Soweit der Beschwerdeführer die Frage stellt, wie es einem Dieb möglich sei, eine rechtmäßige Verzollung vorzunehmen, ist ihm entgegenzuhalten, dass der Begriff des "Verfügens" im Sinne des § 174 Abs. 3 lit. a erster Halbsatz ZollG 1988 nicht im zivilrechtlichen Sinn verstanden werden kann, weil es nicht darauf ankommt, wer über die Ware nach § 51 Abs. 1 ZollG 1988 verfügungsberechtigt ist, sondern nur darauf, wer über die Ware tatsächlich verfügt. Die tatsächliche Verfügung im Zeitpunkt der Entstehung der Zollschuld wurde vom Beschwerdeführer aber nicht in Abrede gestellt.
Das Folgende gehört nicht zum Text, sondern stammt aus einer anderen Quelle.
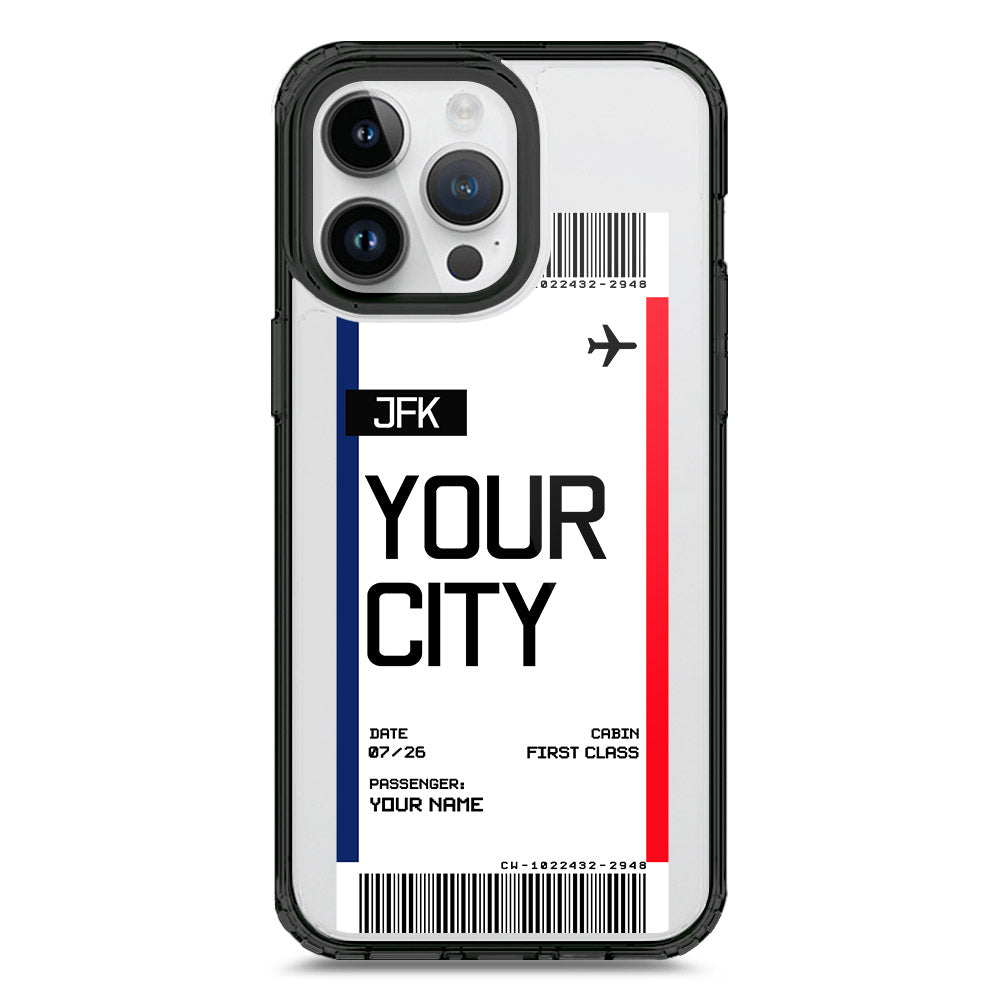 iPhone 15 Pro Max - Black - Cover - Personalised Boarding Pass Ticket Series - Clear Phone Case - Soft Silicon Borders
Mit der Verfahrensrüge, die Behörde habe ihm den genauen Wortlaut der Aussagen seiner seinerzeitigen Ehefrau und des Alois Müller nicht zur Kenntnis gebracht und damit das Parteiengehör verletzt, hat der Beschwerdeführer schon deswegen keine relevante Rechtsverletzung dargetan, weil nicht erkennbar ist, zu welchem anders lautenden Bescheid die belangte Behörde im Falle der monierten Vorgangsweise hätte gelangen können. Wenn sich der Beschwerdeführer in diesem Zusammenhang gegen die Beweiswürdigung der belangten Behörde, die den Aussagen des Alois Müller mehr geglaubt habe als seinen eigenen und denen der Ingeborg Batliner, wendet, so geht dieses Vorbringen schon deswegen ins Leere, weil sich die diesbezügliche Beweiswürdigung der belangten Behörde lediglich auf den Zeitpunkt der Entstehung der Eingangsabgabenschuld bezogen hat. Selbst wenn die Behörde auf Grund einer logisch unhaltbaren Schlussfolgerung hinsichtlich des Entstehungszeitpunktes (1989 statt - wie der Beschwerdeführer offenbar meint - 1992) zu einem unrichtigen Ergebnis gekommen wäre, könnte der Beschwerdeführer dadurch in seinen Rechten keinesfalls verletzt sein.

Die Beschwerde erweist sich somit zur Gänze als unbegründet, sodass sie gemäß § 42 Abs 1 VwGG abzuweisen war.

Die Kostenentscheidung stützt sich auf die §§ 47 ff VwGG iVm der Verordnung BGBl. Nr. 416/1994.